Warrants are still required for eavesdropping on entirely domestic-to-domestic communications, those officials say, meaning that calls from that New Yorker to someone in California could not be monitored without first going to the Federal Intelligence Surveillance Court.


As has been the case. So WTF is the problem?


The standard of proof required to obtain a warrant from the Foreign Intelligence Surveillance Court is generally considered lower than that required for a criminal warrant ­ intelligence officials only have to show probable cause that someone may be "an agent of a foreign power," which includes international terrorist groups ­ and the secret court has turned down only a small number of requests over the years. In 2004, according to the Justice Department, 1,754 warrants were approved. And the Foreign Intelligence Surveillance Court can grant emergency approval for wiretaps within hours, officials say.

Administration officials counter that they sometimes need to move more urgently, the officials said. Those involved in the program also said that the N.S.A.'s eavesdroppers might need to start monitoring large batches of numbers all at once, and that it would be impractical to seek permission from the Foreign Intelligence Surveillance Court first, according to the officials.



Makes sense.


The next year, Justice Department lawyers disclosed their thinking on the issue of warrantless wiretaps in national security cases in a little-noticed brief in an unrelated court case. In that 2002 brief, the government said that "the Constitution vests in the President inherent authority to conduct warrantless intelligence surveillance (electronic or otherwise) of foreign powers or their agents, and Congress cannot by statute extinguish that constitutional authority."
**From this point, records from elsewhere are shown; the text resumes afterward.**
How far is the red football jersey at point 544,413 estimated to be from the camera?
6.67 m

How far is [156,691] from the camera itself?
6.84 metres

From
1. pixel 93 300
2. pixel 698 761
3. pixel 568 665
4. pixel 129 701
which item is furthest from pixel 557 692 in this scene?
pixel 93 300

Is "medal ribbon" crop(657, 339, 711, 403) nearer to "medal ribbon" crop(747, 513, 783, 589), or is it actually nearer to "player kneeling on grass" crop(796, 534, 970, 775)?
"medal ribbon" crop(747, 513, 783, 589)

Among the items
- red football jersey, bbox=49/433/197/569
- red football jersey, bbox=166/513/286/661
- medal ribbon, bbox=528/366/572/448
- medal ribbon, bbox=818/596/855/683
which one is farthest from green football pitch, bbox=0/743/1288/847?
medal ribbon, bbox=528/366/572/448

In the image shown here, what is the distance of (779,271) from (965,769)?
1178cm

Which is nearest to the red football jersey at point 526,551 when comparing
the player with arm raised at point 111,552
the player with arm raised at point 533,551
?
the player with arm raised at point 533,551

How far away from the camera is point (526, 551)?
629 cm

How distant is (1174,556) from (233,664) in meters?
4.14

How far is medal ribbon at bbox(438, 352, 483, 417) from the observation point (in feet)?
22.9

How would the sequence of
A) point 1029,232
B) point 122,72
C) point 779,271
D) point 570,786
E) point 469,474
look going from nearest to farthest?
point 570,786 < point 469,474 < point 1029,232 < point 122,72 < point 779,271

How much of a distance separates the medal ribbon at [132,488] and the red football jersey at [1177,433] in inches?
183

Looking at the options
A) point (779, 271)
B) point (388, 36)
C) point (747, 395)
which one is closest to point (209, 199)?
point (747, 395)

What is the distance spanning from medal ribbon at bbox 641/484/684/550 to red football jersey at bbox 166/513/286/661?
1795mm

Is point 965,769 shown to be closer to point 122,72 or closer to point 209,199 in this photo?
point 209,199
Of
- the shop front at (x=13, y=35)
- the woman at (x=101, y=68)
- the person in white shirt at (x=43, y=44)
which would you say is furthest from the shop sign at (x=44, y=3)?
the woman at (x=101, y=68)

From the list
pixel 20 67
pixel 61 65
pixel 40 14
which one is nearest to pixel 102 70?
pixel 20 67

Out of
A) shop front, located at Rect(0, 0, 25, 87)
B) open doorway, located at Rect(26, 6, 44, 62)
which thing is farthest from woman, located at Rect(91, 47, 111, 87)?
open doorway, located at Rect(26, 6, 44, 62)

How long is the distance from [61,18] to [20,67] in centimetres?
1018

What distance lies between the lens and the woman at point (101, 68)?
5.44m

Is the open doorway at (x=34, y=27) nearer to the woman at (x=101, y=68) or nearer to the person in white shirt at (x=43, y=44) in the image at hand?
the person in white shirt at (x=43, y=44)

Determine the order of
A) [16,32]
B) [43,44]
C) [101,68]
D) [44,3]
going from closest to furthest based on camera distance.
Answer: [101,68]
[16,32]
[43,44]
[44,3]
So Bush has the legitimate right to monitor communications of international destination.

Given the above, I support what Bush is doing 100%
Link Posted: 12/18/2005 6:31:05 AM EDT
[#3]

Quoted:

They do far more than that.Like...?

Like compiling records and information on all sorts of people who are opposed to whatever the current war/crisis happens to be.

When I was in the Army, working with the NSA and all sorts of other alphabet agencies, I saw a book the size of a big city phone book with the names and bios of thousands of American citizens. Reading through it, it was clear that many of them were activists against the Vietnam War - although there were far too many of them even for that. (Unless you assumed that there were several thousand significant antiwar activists.) It was stamped Top Secret - Eyes Only.  It was apparently compiled by the NSA, in conjunction with their military counterparts. The minute I saw it I knew it was a violation of law. The fact that I saw it on Okinawa told me that it almost certainly wasn't the only such book in existence. They had no real use for it in Okinawa.

As I have said many times, this kind of snooping - far beyond what most people here imagine - has been around for at least forty years that I know of. I have seen it myself. In general, they collect whatever information they want to collect and, from what I can see, there is no effective way to stop them.  

Did you ever hear of the Pueblo incident where a US spy ship was seized off North Korea in 1968? Got any idea what it was doing before it was seized?  Among other things, it was listening to phone calls carried over ordinary land lines several miles inland -- from international waters. That was before the days of computers and high technology. Imagine what they could probably do now.

Someone is worried about the NSA monitoring international phone calls???? Come into the real world. I would bet with the state of the art now, there are any number of ordinary clerks who can type something into the computer and listen to any phone conversation in the country -- with or without official approval and without any oversight.